For most of its life, this little site of mine was a massive beast of everything that represented me. It pulled in content from the ten other sites I ran, it featured reports I wrote in college, and the blog had posts about my life, opinion pieces, and lists of links. When I got burned out and frustrated with the web, I scaled it all the way back to a single page with a single post.

When I brought back laze.net last August as a more standard–but still very stripped down–site, I really wasn’t sure what I wanted out of it other than to enjoy the web again. And thankfully, over the last eight months, I have done just that. The site re-launched with maybe a dozen old blog posts. Since then, I’ve added a bunch of old favorites (including all of my past “Music Year-in-Review” posts), a handful of interviews I’ve conducted over the years, a few pages in my digital garden that get frequent updating, and a page with lists because nothing lets you get to know someone like their lists. I had my kiddo reimagine my “nerdy robot” avatar. I started writing reviews of my 100 favorite albums.

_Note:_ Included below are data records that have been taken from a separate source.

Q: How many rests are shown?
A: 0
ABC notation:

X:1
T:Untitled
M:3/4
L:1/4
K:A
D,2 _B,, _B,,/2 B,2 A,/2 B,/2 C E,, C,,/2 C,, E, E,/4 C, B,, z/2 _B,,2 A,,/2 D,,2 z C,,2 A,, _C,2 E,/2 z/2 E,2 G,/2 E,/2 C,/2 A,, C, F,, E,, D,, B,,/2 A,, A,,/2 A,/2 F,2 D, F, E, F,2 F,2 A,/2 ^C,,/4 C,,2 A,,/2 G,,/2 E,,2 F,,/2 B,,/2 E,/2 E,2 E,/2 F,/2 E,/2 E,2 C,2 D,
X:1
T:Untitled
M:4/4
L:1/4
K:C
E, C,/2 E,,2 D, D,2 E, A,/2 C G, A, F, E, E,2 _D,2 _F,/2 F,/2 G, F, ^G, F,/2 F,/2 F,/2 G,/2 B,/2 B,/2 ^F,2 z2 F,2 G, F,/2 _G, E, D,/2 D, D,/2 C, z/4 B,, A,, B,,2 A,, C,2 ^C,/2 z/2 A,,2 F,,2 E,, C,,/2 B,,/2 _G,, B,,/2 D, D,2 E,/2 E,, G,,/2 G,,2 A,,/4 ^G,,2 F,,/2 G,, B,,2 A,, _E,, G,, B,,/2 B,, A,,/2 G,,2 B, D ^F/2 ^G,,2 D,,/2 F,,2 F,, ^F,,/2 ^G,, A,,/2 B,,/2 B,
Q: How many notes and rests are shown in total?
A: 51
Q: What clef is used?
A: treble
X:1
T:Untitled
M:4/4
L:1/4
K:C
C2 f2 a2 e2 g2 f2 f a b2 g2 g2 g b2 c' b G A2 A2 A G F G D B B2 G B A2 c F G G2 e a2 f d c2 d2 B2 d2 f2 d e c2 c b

I’ve been inspired by a lot of random people I’ve found through various Indieweb/slow web lists123, bloggers I read 10+ years ago that are getting back into it again, and folks just doing fun, low stakes stuff with their personal sites. There’s a lot of joy in looking at a site and realizing you’re getting an honest look at who someone is. There’s always curation involved in one’s online persona, but the plainest of personal web sites will still say a lot more to me than their social media feed or profile page.

This year, obviously, has been one disastrous, stress-fueled day after another before you even start taking into account one’s personal struggles, day-to-day annoyances, work drama, or family issues. So, when I’ve been feeling a little jittery, uncentered, or not quite sure where I should put my attention, I open up one of my many blog post drafts, add something to the digital garden, or futz around with the structure of my site a bit. I’ve let my website be my worry stone, and it’s been serving its purpose well as such. It’s not the behemoth that it was in 2010, but that’s alright because I’m not the same person, either. I’m a little more guarded and a little more mature, but I still need a place to write as I see fit. And it’s nice to have that place back again.